Friday, October 12, 2012

Can faith inform our views on law and politics?

Likely Vice-President Joe Biden is being widely applauded this morning (in certain circles) for his broad liberality. In the debate last night in Danville, Kentucky, he made it clear that he would not impose his religious beliefs on others. Now that sounds right, doesn't it? On the surface, perhaps, but let's consider what the Vice-President actually said, and the implications of it.

Noting both debaters/candidates were Catholic, moderator Martha Raddatz asked “what role your religion has played in your own personal views on abortion.” Congressman Paul Ryan went first, explaining that faith and reason both played a part in his belief system. When his turn came, Vice-President Biden stated “With regard to abortion, I accept my church’s position on abortion as a, what we call de fide* doctrine. Life begins at conception. That’s the church’s judgment. I accept it in my personal life. But I refuse to impose it on equally devout Christian and Muslims and Jews, and I just refuse to impose that on others...”

First, whether the Vice-President actually abides by his church's doctrine is questionable. The Pope not only says life begins at conception, but also concerning abortion law it is “never licit to obey it, or to take part in a propaganda campaign in favor of such a law, or vote for it.” But that is another subject. Vice-President Biden clearly and without equivocation said that life begins at conception and that he believes that. Where he did equivocate, though, is that it only applies to his "personal life" and does not inform his beliefs about national policy or laws.
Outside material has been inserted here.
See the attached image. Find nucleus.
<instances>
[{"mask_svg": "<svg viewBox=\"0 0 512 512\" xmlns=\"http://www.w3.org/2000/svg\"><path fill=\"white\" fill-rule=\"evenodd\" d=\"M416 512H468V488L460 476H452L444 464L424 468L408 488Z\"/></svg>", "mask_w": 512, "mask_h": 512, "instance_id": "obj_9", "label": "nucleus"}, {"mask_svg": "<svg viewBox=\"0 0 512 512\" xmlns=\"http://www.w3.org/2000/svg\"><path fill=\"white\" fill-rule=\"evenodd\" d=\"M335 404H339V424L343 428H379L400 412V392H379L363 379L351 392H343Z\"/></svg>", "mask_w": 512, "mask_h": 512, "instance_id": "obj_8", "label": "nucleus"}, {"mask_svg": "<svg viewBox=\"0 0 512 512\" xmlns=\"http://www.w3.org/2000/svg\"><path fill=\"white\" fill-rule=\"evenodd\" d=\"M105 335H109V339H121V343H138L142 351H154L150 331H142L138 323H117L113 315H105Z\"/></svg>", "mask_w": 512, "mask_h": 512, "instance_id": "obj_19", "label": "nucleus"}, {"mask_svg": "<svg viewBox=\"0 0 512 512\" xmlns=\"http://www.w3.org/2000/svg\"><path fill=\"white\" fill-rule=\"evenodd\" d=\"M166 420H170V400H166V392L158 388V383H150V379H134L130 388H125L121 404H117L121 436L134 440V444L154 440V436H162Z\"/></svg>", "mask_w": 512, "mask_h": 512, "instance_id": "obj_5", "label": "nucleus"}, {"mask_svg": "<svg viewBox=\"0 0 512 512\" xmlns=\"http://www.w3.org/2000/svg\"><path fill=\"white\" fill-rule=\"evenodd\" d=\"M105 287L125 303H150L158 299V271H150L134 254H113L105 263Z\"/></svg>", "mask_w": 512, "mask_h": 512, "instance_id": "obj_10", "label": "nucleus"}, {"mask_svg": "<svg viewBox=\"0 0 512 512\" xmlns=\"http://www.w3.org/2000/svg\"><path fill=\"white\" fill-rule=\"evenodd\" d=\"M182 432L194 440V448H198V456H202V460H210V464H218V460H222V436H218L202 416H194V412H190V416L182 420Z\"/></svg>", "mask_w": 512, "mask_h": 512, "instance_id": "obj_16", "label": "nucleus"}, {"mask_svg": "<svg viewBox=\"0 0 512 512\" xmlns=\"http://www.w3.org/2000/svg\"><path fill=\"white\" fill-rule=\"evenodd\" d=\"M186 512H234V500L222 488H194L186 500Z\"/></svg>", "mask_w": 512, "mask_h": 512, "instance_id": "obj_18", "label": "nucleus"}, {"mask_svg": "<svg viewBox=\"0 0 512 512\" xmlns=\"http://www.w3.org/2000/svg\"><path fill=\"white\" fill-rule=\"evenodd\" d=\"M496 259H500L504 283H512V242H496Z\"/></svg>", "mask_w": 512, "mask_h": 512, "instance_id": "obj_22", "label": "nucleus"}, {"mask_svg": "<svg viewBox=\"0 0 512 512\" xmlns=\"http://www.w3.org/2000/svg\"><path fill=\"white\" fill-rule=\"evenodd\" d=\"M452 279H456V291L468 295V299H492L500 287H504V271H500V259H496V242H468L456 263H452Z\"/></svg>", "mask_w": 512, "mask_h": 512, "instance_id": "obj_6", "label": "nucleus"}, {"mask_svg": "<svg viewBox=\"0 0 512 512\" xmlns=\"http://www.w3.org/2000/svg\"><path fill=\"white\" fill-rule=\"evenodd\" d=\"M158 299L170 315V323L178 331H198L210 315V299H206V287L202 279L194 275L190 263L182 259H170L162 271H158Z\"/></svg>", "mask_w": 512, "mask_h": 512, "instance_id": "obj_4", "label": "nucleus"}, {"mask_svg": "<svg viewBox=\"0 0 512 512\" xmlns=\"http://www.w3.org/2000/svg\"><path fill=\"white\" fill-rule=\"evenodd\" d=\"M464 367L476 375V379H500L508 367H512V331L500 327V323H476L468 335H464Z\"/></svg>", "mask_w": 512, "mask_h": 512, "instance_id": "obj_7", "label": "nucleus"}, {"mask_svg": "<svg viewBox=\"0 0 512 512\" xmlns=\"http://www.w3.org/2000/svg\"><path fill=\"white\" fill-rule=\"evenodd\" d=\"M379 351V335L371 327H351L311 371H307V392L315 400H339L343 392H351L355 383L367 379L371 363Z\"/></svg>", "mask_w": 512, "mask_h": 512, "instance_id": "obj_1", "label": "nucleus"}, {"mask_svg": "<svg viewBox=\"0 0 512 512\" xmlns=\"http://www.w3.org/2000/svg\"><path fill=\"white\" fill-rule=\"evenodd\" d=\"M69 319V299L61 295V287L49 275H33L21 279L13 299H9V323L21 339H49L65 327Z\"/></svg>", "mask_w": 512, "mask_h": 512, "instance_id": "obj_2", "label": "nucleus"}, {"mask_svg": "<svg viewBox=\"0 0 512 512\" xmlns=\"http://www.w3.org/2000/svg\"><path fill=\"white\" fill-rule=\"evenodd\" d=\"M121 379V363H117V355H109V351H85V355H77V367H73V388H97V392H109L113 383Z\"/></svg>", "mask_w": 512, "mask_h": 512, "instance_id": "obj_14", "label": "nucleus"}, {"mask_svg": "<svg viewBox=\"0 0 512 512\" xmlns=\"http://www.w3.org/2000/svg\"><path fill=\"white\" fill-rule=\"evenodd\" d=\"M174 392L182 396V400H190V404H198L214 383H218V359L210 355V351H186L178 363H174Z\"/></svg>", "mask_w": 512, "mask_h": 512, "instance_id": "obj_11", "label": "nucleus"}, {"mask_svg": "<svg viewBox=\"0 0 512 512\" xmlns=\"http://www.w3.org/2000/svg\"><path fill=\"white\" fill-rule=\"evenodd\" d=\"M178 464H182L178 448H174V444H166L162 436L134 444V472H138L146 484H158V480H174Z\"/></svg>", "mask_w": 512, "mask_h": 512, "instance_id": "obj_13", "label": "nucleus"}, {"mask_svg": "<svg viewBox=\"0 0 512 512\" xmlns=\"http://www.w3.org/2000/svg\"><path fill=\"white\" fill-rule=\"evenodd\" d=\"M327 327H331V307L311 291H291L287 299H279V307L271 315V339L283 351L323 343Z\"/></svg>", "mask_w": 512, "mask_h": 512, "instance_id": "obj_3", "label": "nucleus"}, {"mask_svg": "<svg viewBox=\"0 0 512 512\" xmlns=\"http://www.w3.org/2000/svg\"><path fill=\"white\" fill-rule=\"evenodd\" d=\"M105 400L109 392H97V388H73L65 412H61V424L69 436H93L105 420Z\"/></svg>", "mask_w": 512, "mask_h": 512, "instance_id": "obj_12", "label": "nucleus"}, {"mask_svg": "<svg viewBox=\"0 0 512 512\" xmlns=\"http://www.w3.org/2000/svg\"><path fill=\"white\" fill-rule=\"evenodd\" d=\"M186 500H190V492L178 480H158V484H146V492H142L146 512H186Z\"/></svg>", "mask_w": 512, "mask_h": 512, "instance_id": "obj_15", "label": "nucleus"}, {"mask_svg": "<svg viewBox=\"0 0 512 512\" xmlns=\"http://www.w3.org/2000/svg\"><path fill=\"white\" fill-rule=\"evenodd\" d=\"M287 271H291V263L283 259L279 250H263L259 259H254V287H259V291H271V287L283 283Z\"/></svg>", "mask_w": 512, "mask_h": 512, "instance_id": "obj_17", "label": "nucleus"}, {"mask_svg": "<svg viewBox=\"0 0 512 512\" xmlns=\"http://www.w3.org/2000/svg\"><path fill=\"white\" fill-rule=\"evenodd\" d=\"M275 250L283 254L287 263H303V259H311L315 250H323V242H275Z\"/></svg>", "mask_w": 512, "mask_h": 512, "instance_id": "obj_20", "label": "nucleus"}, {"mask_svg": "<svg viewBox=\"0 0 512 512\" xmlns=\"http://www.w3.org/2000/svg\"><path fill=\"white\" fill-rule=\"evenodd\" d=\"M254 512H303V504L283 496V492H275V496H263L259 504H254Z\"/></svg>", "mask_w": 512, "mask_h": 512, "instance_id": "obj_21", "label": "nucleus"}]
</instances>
In contrast, Congressman Ryan had previously wondered aloud, “I don’t see how a person can separate their private life from their public life or their faith.” Yes, how can we?

Curiously, in the case of Joe Biden, we have a man who believes that an unborn child is alive and yet we cannot protect it from murder! Why? Because "I just refuse to impose that on others." Would he kowtow so easily concerning a life that is one day old, one year old, 20 years old, 80 years old? Would he refuse to impose his belief about not murdering these on others? Why not? How can he so casually dismiss life rather than protect it just because 'life begins at conception' is a religious belief? Life is life.

I am glad that our forefathers didn't allow murder or theft simply because prohibiting it would be based on their religion. I don't believe murder is wrong because some old dead guys thought so or because it is either a personal or societal benefit -- even though both are true. I believe murder is wrong "because the Bible tells me so." Does that exclude me from sitting at the table of ideas and influence? Most certainly not! It may keep some from believing or accepting my ideas, but it doesn't exclude me from sitting down at the table.

Allowing others to have their faith and make their peace with God (or not) is a hallmark of Baptist religion. We do not impose our faith and practice on others. Yet in the moral development of a society, someone's beliefs will be imposed upon that society through public policy, laws, regulations, and community standards -- whether those beliefs are religious or secular.  Ultimately, many of us have many different reasons for believing what we believe and supporting the causes we support. In a democratic society no one is excluded from the marketplace of ideas because of their reason for believing. Whether their reasons will gain the support of the majority is another question altogether.

* In Roman Catholicism, a de fide doctrine is an essential part of faith and the denial of it is heresy.